Auction to kick-start California carbon market
Author: Rory Carroll
California will next week sell more than 60 million CO2 emission permits in a move that will get the world's second biggest carbon market off the ground.
More than 350 of the state's biggest emitters, including utilities Pacific Gas & Electric and Southern California Edison, will be bound by the scheme, which aims to help California bring greenhouse gas emissions back down to 1990 levels by 2020.
"We're ready to go, we're ready to launch," Mary Nichols, the chair of California Air Resources Board (ARB), the agency that administers the program, said at Stanford University this week.
Businesses have sporadically traded allowances on a forward basis for more than a year, but the November 14 auction will mark the first big injection of liquidity into the market.
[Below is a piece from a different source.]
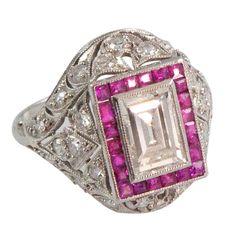 1stdibs   Art Deco Platinum, Diamond Emerald Cut & Ruby Ring 2.23 carats of diamonds, 1 carat center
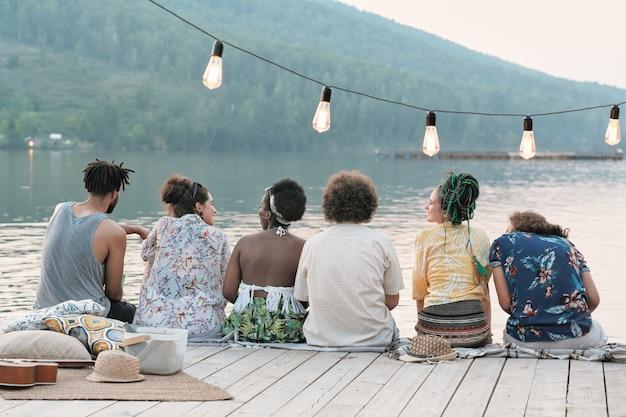 Widok z tyłu grupy przyjaciół siedzących na molo i rozmawiających ze sobą, ciesząc się przyrodą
ARB will sell 21.8 million allowances that can be used to cover 2013 emissions and 39.5 million allowances that cover 2015 emissions in an auction that could raise over $600 million in cash.
Analysts say they expect all the 2013 permits to be sold at prices between S11 and $12 per unit, which would be about a dollar below recent market prices, but above the scheme's $10 floor price.
However, concerns about potential lawsuits and other challenges that might derail the scheme have caused observers to predict that the auction for 2015 permits might be undersubscribed, and that allowances are likely to be sold at the $10 floor.
The Californian emissions market will be the world's second biggest after a 30-nation European market.
Nine northeastern U.S. states are already using a market mechanism to cut carbon emissions, and markets are operating or underway in Australia, China, Japan, Kazakhstan, New Zealand, Quebec and South Korea.
But critics, including trade groups representing manufacturers and oil refiners, continue an 11th-hour push to stop the auction, claiming it is a unnecessary and will raise energy prices.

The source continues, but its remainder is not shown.